A: Your family can do this job, but only if the cats are accessible. I suggest that you take an overnight trip with them first to make sure they enjoy traveling as much as you do.

Assuming your recreational vehicle or RV is more of an RV than a trailer that you are pulling, you need to lock your cats in while driving so they don’t venture under the brake pedal or get tossed around if there is a wreck.

If you leave your pets alone in the RV, make sure the temperature is safe for them there. Like a car, an RV can quickly become a stove, causing heat stroke and death in pets.

To prevent your cats on wheels from escaping their home, make sure the screens are securely in place and your screen door is securely locked into place.

When you’re outside, invite your cats to join you in a mesh tent or on a cat harness and leash. If they prefer to stay indoors, keep them entertained by adding a suction cup bird feeder to a window.

Each of your pets should have a microchip and a collar with your cell phone number on. Before you travel, make sure your microchip contact information is up to date. Keep photos of your pets on your phone in case one is lost.

Pack a porter for each cat in case your RV breaks down and you need to move the cats to temporary accommodation.
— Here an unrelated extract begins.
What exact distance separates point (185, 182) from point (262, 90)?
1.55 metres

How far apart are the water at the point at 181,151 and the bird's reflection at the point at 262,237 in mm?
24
Add a can of Feliway relaxation pheromone to spray on the towels in their carriers.

Take your pets’ rabies certificates, medical records, and enough medication to hold them in for another month in case you extend your trip. Federal law requires any pet that crosses state lines to have a health certificate that your veterinarian can show to certify that the pet is free from contagious diseases.

Talk to your veterinarian about the conditions that are specific to the areas you are visiting. Your cats and dog should at least be protected from fleas, ticks, heartworms and intestinal parasites.

Enjoy your trip!

Q: My dog ​​Greta is healthy and has no diarrhea or other problems. However, during routine examinations of her stool, her vet found an intestinal parasite called giardia. He sent her medicine home and told me Giardia could spread to people. What can you tell me about this parasite?

A: Giardia are microscopic, unicellular protozoan parasites that have been reported in 15.6% of dogs observed in veterinary clinics and 30% of guard dogs. A recent study found that 74% of U.S. dog parks are contaminated with Giardia.

Dogs become infected when they ingest water, grass, soil, or food contaminated with Giardia organisms that are excreted in the feces of infected wild animals, dogs, cats, or other mammals.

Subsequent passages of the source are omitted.